# Document text:
The other day I was on a monthly call with a group of men who I have met over the past year or so. Though I have only met one of these men in person - and only one time, briefly, at that - I have come to cherish the time I have with them.
The focus of this call was on a topic we'd discussed a couple of months ago that serves the group's purpose: to provide one of us with support on some area in which they are moving through the challenges of growth. As it turned out, I became the subject.
Using a process from Otto Scharmer's Theory U, I was invited by the group to share an aspiration and its attendant struggles. What emerged in that process surprised me.
From Whence I Came
Like so many, I grew up a tender-hearted boy. Sensitive, caring, and kind, I simply wanted everyone to get along and be good to each other. Perhaps unsurprisingly, this approach was not celebrated or welcomed by many of my peers. Rather it was a source of mockery and, if I'm being honest with my experience of it, bullying.
So I put up defenses to shield my tender-hearted self. I used denial a lot, since my real feelings were a source of external pain. And I adapted and adopted - picking up on messages I heard from my peers and mirroring them so I could fit in.
Little did I know that this was an act of "dis-integrity". (I made that word up and I like how it's both the opposite of integrity, as well as a recognition that my true self was disintegrating.) That act would cost me so much over the next several decades.
The implications of failing to integrate my true self would continue to spiral and tighten for a long time to come. They all ran from that same source - the abandonment of who I was inside - and they took all sorts of shapes over the years.
Most shockingly, I remember standing idly by, watching a kid I considered my friend get beaten up by some other boys whose acceptance I craved. I still look back on that day in horrified wonder that I could be so untrue to myself.
Later in life there were all kinds of mini-self-betrayals. Many of them centered around my attempts to fit into the homophobic culture in which I was raised. Joining in with the crowd mocking kids who weren't masculine enough? Yup. Using vulgar phrases to put those boys who allowed their tender hearts to be seen? Shamefully, yes, I did that, too.

# Work to complete:
• a. Quote the essay verbatim, everything from "Little did I" down to "untrue to myself.".
• b. In the essay, the group uses a process taken from which framework?

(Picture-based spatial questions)
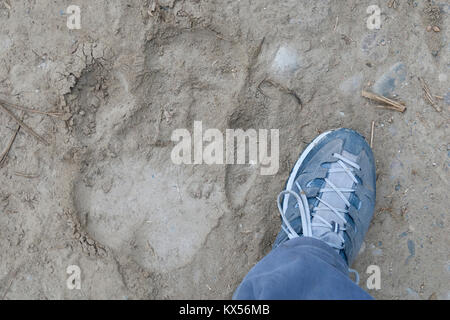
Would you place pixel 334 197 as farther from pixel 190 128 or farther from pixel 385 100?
pixel 190 128

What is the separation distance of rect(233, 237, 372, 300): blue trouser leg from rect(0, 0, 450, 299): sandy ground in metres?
0.42

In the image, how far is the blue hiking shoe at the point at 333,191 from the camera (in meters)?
1.93

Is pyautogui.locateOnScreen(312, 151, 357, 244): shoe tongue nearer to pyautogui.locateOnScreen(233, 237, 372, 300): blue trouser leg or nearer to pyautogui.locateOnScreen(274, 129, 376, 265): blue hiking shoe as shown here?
pyautogui.locateOnScreen(274, 129, 376, 265): blue hiking shoe

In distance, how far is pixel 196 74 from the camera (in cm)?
200

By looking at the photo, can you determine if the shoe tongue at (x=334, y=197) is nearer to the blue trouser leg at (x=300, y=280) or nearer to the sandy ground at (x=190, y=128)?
the sandy ground at (x=190, y=128)

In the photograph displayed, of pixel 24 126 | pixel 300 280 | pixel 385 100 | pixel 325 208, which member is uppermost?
pixel 385 100

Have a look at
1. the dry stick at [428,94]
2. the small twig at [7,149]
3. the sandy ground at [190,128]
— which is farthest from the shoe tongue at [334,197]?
the small twig at [7,149]

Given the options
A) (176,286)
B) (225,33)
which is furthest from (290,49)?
(176,286)

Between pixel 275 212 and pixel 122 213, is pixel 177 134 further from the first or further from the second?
pixel 275 212

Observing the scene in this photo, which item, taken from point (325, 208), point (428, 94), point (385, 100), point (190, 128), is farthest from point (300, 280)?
point (428, 94)

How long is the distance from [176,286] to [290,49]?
1341 mm

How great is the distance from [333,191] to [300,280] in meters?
0.69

# Expected responses:
• a.
Little did I know that this was an act of "dis-integrity". (I made that word up and I like how it's both the opposite of integrity, as well as a recognition that my true self was disintegrating.) That act would cost me so much over the next several decades.
The implications of failing to integrate my true self would continue to spiral and tighten for a long time to come. They all ran from that same source - the abandonment of who I was inside - and they took all sorts of shapes over the years.
Most shockingly, I remember standing idly by, watching a kid I considered my friend get beaten up by some other boys whose acceptance I craved. I still look back on that day in horrified wonder that I could be so untrue to myself.

• b. Otto Scharmer's Theory U.